MEB Location and Sizing
The MEB must be located as close as possible to the main service entry and the main distribution board to minimize the length of SPD PE leads. In a multi-floor building, a local bonding bar (LBB) may be installed on each floor, connected back to the MEB by a main bonding conductor. The MEB must have sufficient terminals for all current connections plus at least 20% spare capacity for future additions. Each terminal must be labeled with a unique identifier matching the as-built drawings.

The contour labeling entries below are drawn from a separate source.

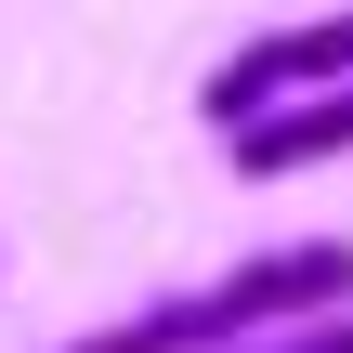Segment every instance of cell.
I'll use <instances>...</instances> for the list:
<instances>
[{
	"mask_svg": "<svg viewBox=\"0 0 353 353\" xmlns=\"http://www.w3.org/2000/svg\"><path fill=\"white\" fill-rule=\"evenodd\" d=\"M327 314H353V236H288V249H249V262H223V275H196L65 353H249L288 327H327Z\"/></svg>",
	"mask_w": 353,
	"mask_h": 353,
	"instance_id": "1",
	"label": "cell"
},
{
	"mask_svg": "<svg viewBox=\"0 0 353 353\" xmlns=\"http://www.w3.org/2000/svg\"><path fill=\"white\" fill-rule=\"evenodd\" d=\"M341 79H353V0L341 13H301V26H262L249 52H223V65L196 79V118H210V131H249V118H275V105L341 92Z\"/></svg>",
	"mask_w": 353,
	"mask_h": 353,
	"instance_id": "2",
	"label": "cell"
},
{
	"mask_svg": "<svg viewBox=\"0 0 353 353\" xmlns=\"http://www.w3.org/2000/svg\"><path fill=\"white\" fill-rule=\"evenodd\" d=\"M327 157H353V79L314 92V105H275V118L223 131V170L236 183H288V170H327Z\"/></svg>",
	"mask_w": 353,
	"mask_h": 353,
	"instance_id": "3",
	"label": "cell"
},
{
	"mask_svg": "<svg viewBox=\"0 0 353 353\" xmlns=\"http://www.w3.org/2000/svg\"><path fill=\"white\" fill-rule=\"evenodd\" d=\"M249 353H353V314H327V327H288V341H249Z\"/></svg>",
	"mask_w": 353,
	"mask_h": 353,
	"instance_id": "4",
	"label": "cell"
}]
</instances>
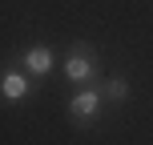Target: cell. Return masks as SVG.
<instances>
[{"mask_svg":"<svg viewBox=\"0 0 153 145\" xmlns=\"http://www.w3.org/2000/svg\"><path fill=\"white\" fill-rule=\"evenodd\" d=\"M101 101H105V93H97V89H81L76 97L69 101V113H73V121H97V113H101Z\"/></svg>","mask_w":153,"mask_h":145,"instance_id":"1","label":"cell"},{"mask_svg":"<svg viewBox=\"0 0 153 145\" xmlns=\"http://www.w3.org/2000/svg\"><path fill=\"white\" fill-rule=\"evenodd\" d=\"M93 73H97V65H93V53H85V48H76L69 61H65V77L73 85H89Z\"/></svg>","mask_w":153,"mask_h":145,"instance_id":"2","label":"cell"},{"mask_svg":"<svg viewBox=\"0 0 153 145\" xmlns=\"http://www.w3.org/2000/svg\"><path fill=\"white\" fill-rule=\"evenodd\" d=\"M0 93H4L8 101H24V97L32 93V85H28V77H24V73H12V69H8L4 81H0Z\"/></svg>","mask_w":153,"mask_h":145,"instance_id":"3","label":"cell"},{"mask_svg":"<svg viewBox=\"0 0 153 145\" xmlns=\"http://www.w3.org/2000/svg\"><path fill=\"white\" fill-rule=\"evenodd\" d=\"M24 69H28L32 77H45V73H53V53H48L45 45L28 48V53H24Z\"/></svg>","mask_w":153,"mask_h":145,"instance_id":"4","label":"cell"},{"mask_svg":"<svg viewBox=\"0 0 153 145\" xmlns=\"http://www.w3.org/2000/svg\"><path fill=\"white\" fill-rule=\"evenodd\" d=\"M101 93H105L109 101H125V97H129V81H125V77H113V81H105Z\"/></svg>","mask_w":153,"mask_h":145,"instance_id":"5","label":"cell"}]
</instances>
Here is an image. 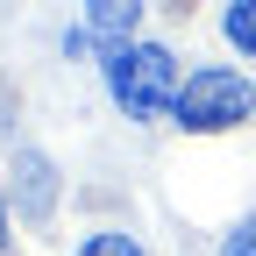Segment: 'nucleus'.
Here are the masks:
<instances>
[{
  "instance_id": "obj_4",
  "label": "nucleus",
  "mask_w": 256,
  "mask_h": 256,
  "mask_svg": "<svg viewBox=\"0 0 256 256\" xmlns=\"http://www.w3.org/2000/svg\"><path fill=\"white\" fill-rule=\"evenodd\" d=\"M14 185H22V206H28V214H50V164H43L36 150L14 156Z\"/></svg>"
},
{
  "instance_id": "obj_8",
  "label": "nucleus",
  "mask_w": 256,
  "mask_h": 256,
  "mask_svg": "<svg viewBox=\"0 0 256 256\" xmlns=\"http://www.w3.org/2000/svg\"><path fill=\"white\" fill-rule=\"evenodd\" d=\"M0 249H8V214H0Z\"/></svg>"
},
{
  "instance_id": "obj_2",
  "label": "nucleus",
  "mask_w": 256,
  "mask_h": 256,
  "mask_svg": "<svg viewBox=\"0 0 256 256\" xmlns=\"http://www.w3.org/2000/svg\"><path fill=\"white\" fill-rule=\"evenodd\" d=\"M256 114V86L235 78V72H192L185 78V100H178V121L192 136H214V128H235Z\"/></svg>"
},
{
  "instance_id": "obj_3",
  "label": "nucleus",
  "mask_w": 256,
  "mask_h": 256,
  "mask_svg": "<svg viewBox=\"0 0 256 256\" xmlns=\"http://www.w3.org/2000/svg\"><path fill=\"white\" fill-rule=\"evenodd\" d=\"M86 22H92V36H107V43H121L128 28L142 22V0H86Z\"/></svg>"
},
{
  "instance_id": "obj_7",
  "label": "nucleus",
  "mask_w": 256,
  "mask_h": 256,
  "mask_svg": "<svg viewBox=\"0 0 256 256\" xmlns=\"http://www.w3.org/2000/svg\"><path fill=\"white\" fill-rule=\"evenodd\" d=\"M220 256H256V214L242 220V228H235L228 242H220Z\"/></svg>"
},
{
  "instance_id": "obj_1",
  "label": "nucleus",
  "mask_w": 256,
  "mask_h": 256,
  "mask_svg": "<svg viewBox=\"0 0 256 256\" xmlns=\"http://www.w3.org/2000/svg\"><path fill=\"white\" fill-rule=\"evenodd\" d=\"M107 92H114V107H121L128 121H164V114H178V100H185L178 64H171V50H156V43L114 50V57H107Z\"/></svg>"
},
{
  "instance_id": "obj_5",
  "label": "nucleus",
  "mask_w": 256,
  "mask_h": 256,
  "mask_svg": "<svg viewBox=\"0 0 256 256\" xmlns=\"http://www.w3.org/2000/svg\"><path fill=\"white\" fill-rule=\"evenodd\" d=\"M220 28H228V43H235L242 57H256V0H228Z\"/></svg>"
},
{
  "instance_id": "obj_6",
  "label": "nucleus",
  "mask_w": 256,
  "mask_h": 256,
  "mask_svg": "<svg viewBox=\"0 0 256 256\" xmlns=\"http://www.w3.org/2000/svg\"><path fill=\"white\" fill-rule=\"evenodd\" d=\"M78 256H142V249L128 242V235H92V242H86Z\"/></svg>"
}]
</instances>
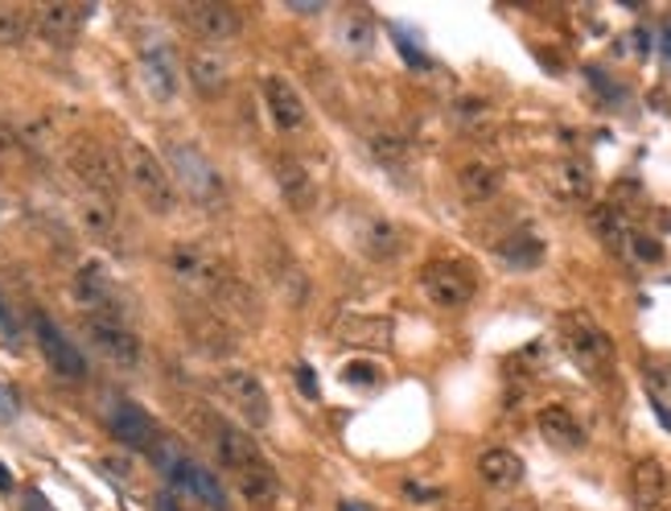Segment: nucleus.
Masks as SVG:
<instances>
[{"instance_id":"obj_20","label":"nucleus","mask_w":671,"mask_h":511,"mask_svg":"<svg viewBox=\"0 0 671 511\" xmlns=\"http://www.w3.org/2000/svg\"><path fill=\"white\" fill-rule=\"evenodd\" d=\"M354 239H359V248H363L367 260H375V264L400 260L404 248H409L400 223H392V219H363V227L354 232Z\"/></svg>"},{"instance_id":"obj_43","label":"nucleus","mask_w":671,"mask_h":511,"mask_svg":"<svg viewBox=\"0 0 671 511\" xmlns=\"http://www.w3.org/2000/svg\"><path fill=\"white\" fill-rule=\"evenodd\" d=\"M9 487H13V474L0 467V491H9Z\"/></svg>"},{"instance_id":"obj_15","label":"nucleus","mask_w":671,"mask_h":511,"mask_svg":"<svg viewBox=\"0 0 671 511\" xmlns=\"http://www.w3.org/2000/svg\"><path fill=\"white\" fill-rule=\"evenodd\" d=\"M671 495V479L659 458H639L630 467V499L639 511H663Z\"/></svg>"},{"instance_id":"obj_27","label":"nucleus","mask_w":671,"mask_h":511,"mask_svg":"<svg viewBox=\"0 0 671 511\" xmlns=\"http://www.w3.org/2000/svg\"><path fill=\"white\" fill-rule=\"evenodd\" d=\"M478 474L495 491H515L524 482V458L507 446H491V450L478 453Z\"/></svg>"},{"instance_id":"obj_21","label":"nucleus","mask_w":671,"mask_h":511,"mask_svg":"<svg viewBox=\"0 0 671 511\" xmlns=\"http://www.w3.org/2000/svg\"><path fill=\"white\" fill-rule=\"evenodd\" d=\"M74 297L87 306V314H107V318H120V297L112 277L103 273L100 264H83L79 277H74Z\"/></svg>"},{"instance_id":"obj_10","label":"nucleus","mask_w":671,"mask_h":511,"mask_svg":"<svg viewBox=\"0 0 671 511\" xmlns=\"http://www.w3.org/2000/svg\"><path fill=\"white\" fill-rule=\"evenodd\" d=\"M206 438L215 446V458H219V467H227L231 474H248V470L264 467L268 458L264 450L251 441L248 429H239V425H227V421H215V417H206Z\"/></svg>"},{"instance_id":"obj_12","label":"nucleus","mask_w":671,"mask_h":511,"mask_svg":"<svg viewBox=\"0 0 671 511\" xmlns=\"http://www.w3.org/2000/svg\"><path fill=\"white\" fill-rule=\"evenodd\" d=\"M33 338H38V347H42V359L59 371L62 380H83V376H87V359H83V351H79L71 338L62 335L45 314H33Z\"/></svg>"},{"instance_id":"obj_44","label":"nucleus","mask_w":671,"mask_h":511,"mask_svg":"<svg viewBox=\"0 0 671 511\" xmlns=\"http://www.w3.org/2000/svg\"><path fill=\"white\" fill-rule=\"evenodd\" d=\"M503 511H536V503H527V499H519V503H512V508H503Z\"/></svg>"},{"instance_id":"obj_9","label":"nucleus","mask_w":671,"mask_h":511,"mask_svg":"<svg viewBox=\"0 0 671 511\" xmlns=\"http://www.w3.org/2000/svg\"><path fill=\"white\" fill-rule=\"evenodd\" d=\"M177 17H182V25L194 33V38H203V42H235L239 30H244V17L235 13L231 4H223V0H198V4H177Z\"/></svg>"},{"instance_id":"obj_8","label":"nucleus","mask_w":671,"mask_h":511,"mask_svg":"<svg viewBox=\"0 0 671 511\" xmlns=\"http://www.w3.org/2000/svg\"><path fill=\"white\" fill-rule=\"evenodd\" d=\"M215 388H219L223 400H227L251 429H268V425H272V400L264 392L260 376H251L244 367H227V371L215 376Z\"/></svg>"},{"instance_id":"obj_22","label":"nucleus","mask_w":671,"mask_h":511,"mask_svg":"<svg viewBox=\"0 0 671 511\" xmlns=\"http://www.w3.org/2000/svg\"><path fill=\"white\" fill-rule=\"evenodd\" d=\"M264 103H268V112H272L280 132H297L306 124V103H301L297 88H292L285 74H268V79H264Z\"/></svg>"},{"instance_id":"obj_30","label":"nucleus","mask_w":671,"mask_h":511,"mask_svg":"<svg viewBox=\"0 0 671 511\" xmlns=\"http://www.w3.org/2000/svg\"><path fill=\"white\" fill-rule=\"evenodd\" d=\"M235 482H239V491L256 503V508H272L280 499V491H285V482H280V474L268 462L256 470H248V474H235Z\"/></svg>"},{"instance_id":"obj_33","label":"nucleus","mask_w":671,"mask_h":511,"mask_svg":"<svg viewBox=\"0 0 671 511\" xmlns=\"http://www.w3.org/2000/svg\"><path fill=\"white\" fill-rule=\"evenodd\" d=\"M30 33H33V9H25V4H0V45L4 50L25 45Z\"/></svg>"},{"instance_id":"obj_29","label":"nucleus","mask_w":671,"mask_h":511,"mask_svg":"<svg viewBox=\"0 0 671 511\" xmlns=\"http://www.w3.org/2000/svg\"><path fill=\"white\" fill-rule=\"evenodd\" d=\"M589 227H593V235H598L613 256H630V239H634V235H630L627 219H622L613 206H593V211H589Z\"/></svg>"},{"instance_id":"obj_5","label":"nucleus","mask_w":671,"mask_h":511,"mask_svg":"<svg viewBox=\"0 0 671 511\" xmlns=\"http://www.w3.org/2000/svg\"><path fill=\"white\" fill-rule=\"evenodd\" d=\"M66 165H71V174L79 177V186L87 194L107 198V203L120 198V161L112 157L107 145L91 141V136H74L66 145Z\"/></svg>"},{"instance_id":"obj_31","label":"nucleus","mask_w":671,"mask_h":511,"mask_svg":"<svg viewBox=\"0 0 671 511\" xmlns=\"http://www.w3.org/2000/svg\"><path fill=\"white\" fill-rule=\"evenodd\" d=\"M498 256L512 264V268H536V264L544 260L540 235H531L527 227H519L512 239H503V244H498Z\"/></svg>"},{"instance_id":"obj_32","label":"nucleus","mask_w":671,"mask_h":511,"mask_svg":"<svg viewBox=\"0 0 671 511\" xmlns=\"http://www.w3.org/2000/svg\"><path fill=\"white\" fill-rule=\"evenodd\" d=\"M79 219H83V227H87L95 239H112V235H116V203L95 198V194H83Z\"/></svg>"},{"instance_id":"obj_24","label":"nucleus","mask_w":671,"mask_h":511,"mask_svg":"<svg viewBox=\"0 0 671 511\" xmlns=\"http://www.w3.org/2000/svg\"><path fill=\"white\" fill-rule=\"evenodd\" d=\"M536 425H540V438L553 446V450H581L585 446V425L572 417L565 405H548V409L536 412Z\"/></svg>"},{"instance_id":"obj_42","label":"nucleus","mask_w":671,"mask_h":511,"mask_svg":"<svg viewBox=\"0 0 671 511\" xmlns=\"http://www.w3.org/2000/svg\"><path fill=\"white\" fill-rule=\"evenodd\" d=\"M157 508H161V511H177L174 495H161V499H157Z\"/></svg>"},{"instance_id":"obj_3","label":"nucleus","mask_w":671,"mask_h":511,"mask_svg":"<svg viewBox=\"0 0 671 511\" xmlns=\"http://www.w3.org/2000/svg\"><path fill=\"white\" fill-rule=\"evenodd\" d=\"M124 174H128V186L132 194L141 198L145 211L153 215H169L177 206V186L169 170H165V161L145 145H128V157H124Z\"/></svg>"},{"instance_id":"obj_39","label":"nucleus","mask_w":671,"mask_h":511,"mask_svg":"<svg viewBox=\"0 0 671 511\" xmlns=\"http://www.w3.org/2000/svg\"><path fill=\"white\" fill-rule=\"evenodd\" d=\"M395 45H400V50H404V54H409V62H412V67H429V59H424L421 50H412V42H409V38H404V33H395Z\"/></svg>"},{"instance_id":"obj_7","label":"nucleus","mask_w":671,"mask_h":511,"mask_svg":"<svg viewBox=\"0 0 671 511\" xmlns=\"http://www.w3.org/2000/svg\"><path fill=\"white\" fill-rule=\"evenodd\" d=\"M83 335L91 338V347H95L107 364L124 367V371H136V367L145 364V347H141V338L132 335V326L124 318L87 314V318H83Z\"/></svg>"},{"instance_id":"obj_34","label":"nucleus","mask_w":671,"mask_h":511,"mask_svg":"<svg viewBox=\"0 0 671 511\" xmlns=\"http://www.w3.org/2000/svg\"><path fill=\"white\" fill-rule=\"evenodd\" d=\"M367 145H371V157L388 165V170H404L409 165V141L392 129H375L367 136Z\"/></svg>"},{"instance_id":"obj_2","label":"nucleus","mask_w":671,"mask_h":511,"mask_svg":"<svg viewBox=\"0 0 671 511\" xmlns=\"http://www.w3.org/2000/svg\"><path fill=\"white\" fill-rule=\"evenodd\" d=\"M161 161H165V170H169V177H174L177 198L186 194L194 206H206V211L227 203V182H223L219 165L206 157L194 141H169Z\"/></svg>"},{"instance_id":"obj_35","label":"nucleus","mask_w":671,"mask_h":511,"mask_svg":"<svg viewBox=\"0 0 671 511\" xmlns=\"http://www.w3.org/2000/svg\"><path fill=\"white\" fill-rule=\"evenodd\" d=\"M342 42H347V45H367V42H371V25H367L363 17L347 21V25H342Z\"/></svg>"},{"instance_id":"obj_28","label":"nucleus","mask_w":671,"mask_h":511,"mask_svg":"<svg viewBox=\"0 0 671 511\" xmlns=\"http://www.w3.org/2000/svg\"><path fill=\"white\" fill-rule=\"evenodd\" d=\"M186 71H190V83L203 91V95H219V91L227 88V79H231L227 59L215 54V50H198V54H190Z\"/></svg>"},{"instance_id":"obj_16","label":"nucleus","mask_w":671,"mask_h":511,"mask_svg":"<svg viewBox=\"0 0 671 511\" xmlns=\"http://www.w3.org/2000/svg\"><path fill=\"white\" fill-rule=\"evenodd\" d=\"M264 268H268V277H272L277 293L289 302V306H306L309 302V277H306V268L292 260L289 248L272 244V248L264 252Z\"/></svg>"},{"instance_id":"obj_11","label":"nucleus","mask_w":671,"mask_h":511,"mask_svg":"<svg viewBox=\"0 0 671 511\" xmlns=\"http://www.w3.org/2000/svg\"><path fill=\"white\" fill-rule=\"evenodd\" d=\"M182 330L194 338V347H203L206 355H231L235 347H239V338H235V330L227 326V318H223L215 306H203V302H190V306L182 309Z\"/></svg>"},{"instance_id":"obj_6","label":"nucleus","mask_w":671,"mask_h":511,"mask_svg":"<svg viewBox=\"0 0 671 511\" xmlns=\"http://www.w3.org/2000/svg\"><path fill=\"white\" fill-rule=\"evenodd\" d=\"M421 289L437 309H466L478 293V277L466 260L441 256V260H429L421 268Z\"/></svg>"},{"instance_id":"obj_13","label":"nucleus","mask_w":671,"mask_h":511,"mask_svg":"<svg viewBox=\"0 0 671 511\" xmlns=\"http://www.w3.org/2000/svg\"><path fill=\"white\" fill-rule=\"evenodd\" d=\"M272 177H277V191L285 198V206H292L297 215H309L313 206H318V182L309 174L301 157H292V153H277L272 157Z\"/></svg>"},{"instance_id":"obj_25","label":"nucleus","mask_w":671,"mask_h":511,"mask_svg":"<svg viewBox=\"0 0 671 511\" xmlns=\"http://www.w3.org/2000/svg\"><path fill=\"white\" fill-rule=\"evenodd\" d=\"M457 194L474 206L495 203L498 194H503V170H498L495 161H466L457 170Z\"/></svg>"},{"instance_id":"obj_26","label":"nucleus","mask_w":671,"mask_h":511,"mask_svg":"<svg viewBox=\"0 0 671 511\" xmlns=\"http://www.w3.org/2000/svg\"><path fill=\"white\" fill-rule=\"evenodd\" d=\"M548 191H553V198H560V203H585V198L593 194V170L577 157L556 161L553 170H548Z\"/></svg>"},{"instance_id":"obj_40","label":"nucleus","mask_w":671,"mask_h":511,"mask_svg":"<svg viewBox=\"0 0 671 511\" xmlns=\"http://www.w3.org/2000/svg\"><path fill=\"white\" fill-rule=\"evenodd\" d=\"M289 13H306V17H318L321 4H289Z\"/></svg>"},{"instance_id":"obj_45","label":"nucleus","mask_w":671,"mask_h":511,"mask_svg":"<svg viewBox=\"0 0 671 511\" xmlns=\"http://www.w3.org/2000/svg\"><path fill=\"white\" fill-rule=\"evenodd\" d=\"M663 59L671 62V25H668V30H663Z\"/></svg>"},{"instance_id":"obj_38","label":"nucleus","mask_w":671,"mask_h":511,"mask_svg":"<svg viewBox=\"0 0 671 511\" xmlns=\"http://www.w3.org/2000/svg\"><path fill=\"white\" fill-rule=\"evenodd\" d=\"M297 380H301V392H306L309 400H318L321 388H318V380H313V371H309V367H297Z\"/></svg>"},{"instance_id":"obj_4","label":"nucleus","mask_w":671,"mask_h":511,"mask_svg":"<svg viewBox=\"0 0 671 511\" xmlns=\"http://www.w3.org/2000/svg\"><path fill=\"white\" fill-rule=\"evenodd\" d=\"M560 343H565V351L577 367H581L585 376H610L613 364H618V351H613V338L601 330L593 318H585V314H569V318L560 321Z\"/></svg>"},{"instance_id":"obj_1","label":"nucleus","mask_w":671,"mask_h":511,"mask_svg":"<svg viewBox=\"0 0 671 511\" xmlns=\"http://www.w3.org/2000/svg\"><path fill=\"white\" fill-rule=\"evenodd\" d=\"M169 273L182 289L190 293L194 302H203V306H215V309H231L239 318H251L260 321V297L251 289L248 280L235 273L231 264L223 260V256H210L203 248H174L169 252Z\"/></svg>"},{"instance_id":"obj_14","label":"nucleus","mask_w":671,"mask_h":511,"mask_svg":"<svg viewBox=\"0 0 671 511\" xmlns=\"http://www.w3.org/2000/svg\"><path fill=\"white\" fill-rule=\"evenodd\" d=\"M165 470H169V479L182 487V491H190L203 508L210 511H227V491H223V482L210 474L206 467H198V462H190V458H182V453H174V462H165Z\"/></svg>"},{"instance_id":"obj_19","label":"nucleus","mask_w":671,"mask_h":511,"mask_svg":"<svg viewBox=\"0 0 671 511\" xmlns=\"http://www.w3.org/2000/svg\"><path fill=\"white\" fill-rule=\"evenodd\" d=\"M141 79H145L148 95L157 103H169L177 95V62H174V50L169 45H145L141 50Z\"/></svg>"},{"instance_id":"obj_23","label":"nucleus","mask_w":671,"mask_h":511,"mask_svg":"<svg viewBox=\"0 0 671 511\" xmlns=\"http://www.w3.org/2000/svg\"><path fill=\"white\" fill-rule=\"evenodd\" d=\"M112 433H116L120 446H128V450H153L157 446V425L148 417L141 405H116L112 409Z\"/></svg>"},{"instance_id":"obj_37","label":"nucleus","mask_w":671,"mask_h":511,"mask_svg":"<svg viewBox=\"0 0 671 511\" xmlns=\"http://www.w3.org/2000/svg\"><path fill=\"white\" fill-rule=\"evenodd\" d=\"M404 499H412V503H437L441 491L437 487H421V482H404Z\"/></svg>"},{"instance_id":"obj_36","label":"nucleus","mask_w":671,"mask_h":511,"mask_svg":"<svg viewBox=\"0 0 671 511\" xmlns=\"http://www.w3.org/2000/svg\"><path fill=\"white\" fill-rule=\"evenodd\" d=\"M342 380L347 384H375L380 380V371H375V367H363V364H351V367H342Z\"/></svg>"},{"instance_id":"obj_18","label":"nucleus","mask_w":671,"mask_h":511,"mask_svg":"<svg viewBox=\"0 0 671 511\" xmlns=\"http://www.w3.org/2000/svg\"><path fill=\"white\" fill-rule=\"evenodd\" d=\"M87 4H38L33 9V30H42V38H50V42L71 45L79 30L87 25Z\"/></svg>"},{"instance_id":"obj_17","label":"nucleus","mask_w":671,"mask_h":511,"mask_svg":"<svg viewBox=\"0 0 671 511\" xmlns=\"http://www.w3.org/2000/svg\"><path fill=\"white\" fill-rule=\"evenodd\" d=\"M334 338L347 347H363V351H388L392 347V318L347 314V318H334Z\"/></svg>"},{"instance_id":"obj_41","label":"nucleus","mask_w":671,"mask_h":511,"mask_svg":"<svg viewBox=\"0 0 671 511\" xmlns=\"http://www.w3.org/2000/svg\"><path fill=\"white\" fill-rule=\"evenodd\" d=\"M338 511H371V508H367V503H359V499H342V503H338Z\"/></svg>"}]
</instances>
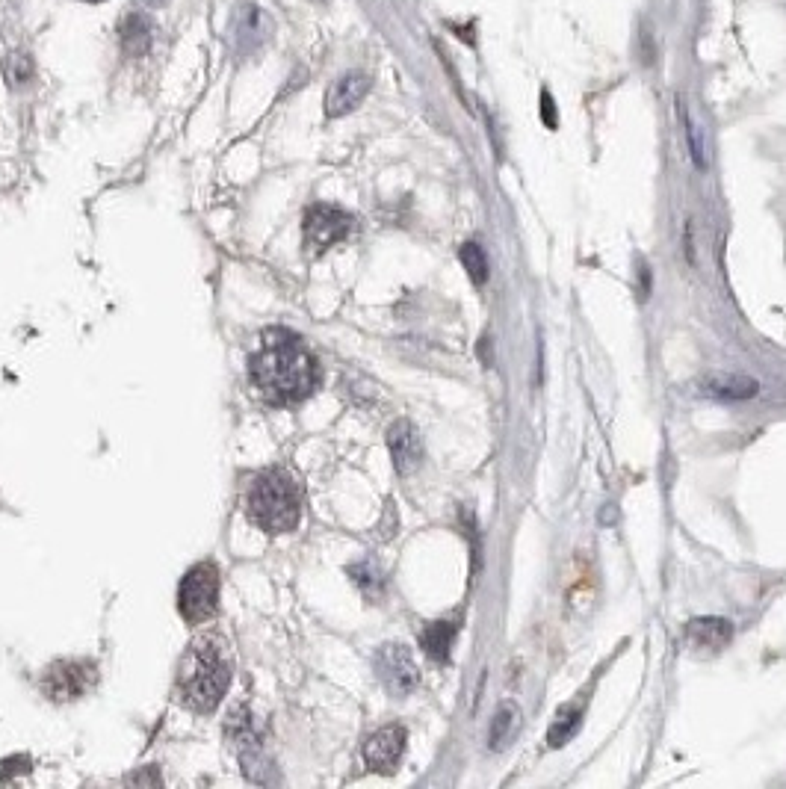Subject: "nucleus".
Here are the masks:
<instances>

| Bonding Connection | Conductor Size (Typical) | Connection Method | Notes |
|---|---|---|---|
| Earth electrode to MEB | 50 mm² minimum (project-specific) | Bolted lug; anti-oxidation compound | Test link for earth resistance measurement |
| MDB PE to MEB | 25 mm² minimum | Bolted lug | Short, straight run; avoid routing near signal cables |
| Rack bonding bar to MEB | 16 mm² minimum | Bolted lug or bonding strap | One conductor per rack; labeled at both ends |
| Cable tray to MEB | 16 mm² minimum | Bonding clamp on tray; bolted to MEB | Bond at regular intervals; bond across all joints |
| Metallic services (water, gas, HVAC) | 16 mm² minimum | Bonding clamp; anti-oxidation compound | Bond at entry point; before any isolation valve |
| Structural steel | 25 mm² minimum | Bolted lug or welded connection | Bond at multiple points for large structures |
Cable Tray Bonding Strategy
Cable trays serve as the primary EMC return path for high-frequency currents and must be electrically continuous throughout the installation. Every joint between tray sections must be bridged with a flexible bonding jumper because the mechanical joint alone does not provide reliable electrical continuity. The tray system must be bonded to the MEB at regular intervals, with the bonding conductor connected at the tray joint nearest to the MEB. Paint must be removed from contact surfaces before installing bonding clamps, and anti-oxidation compound applied to prevent corrosion.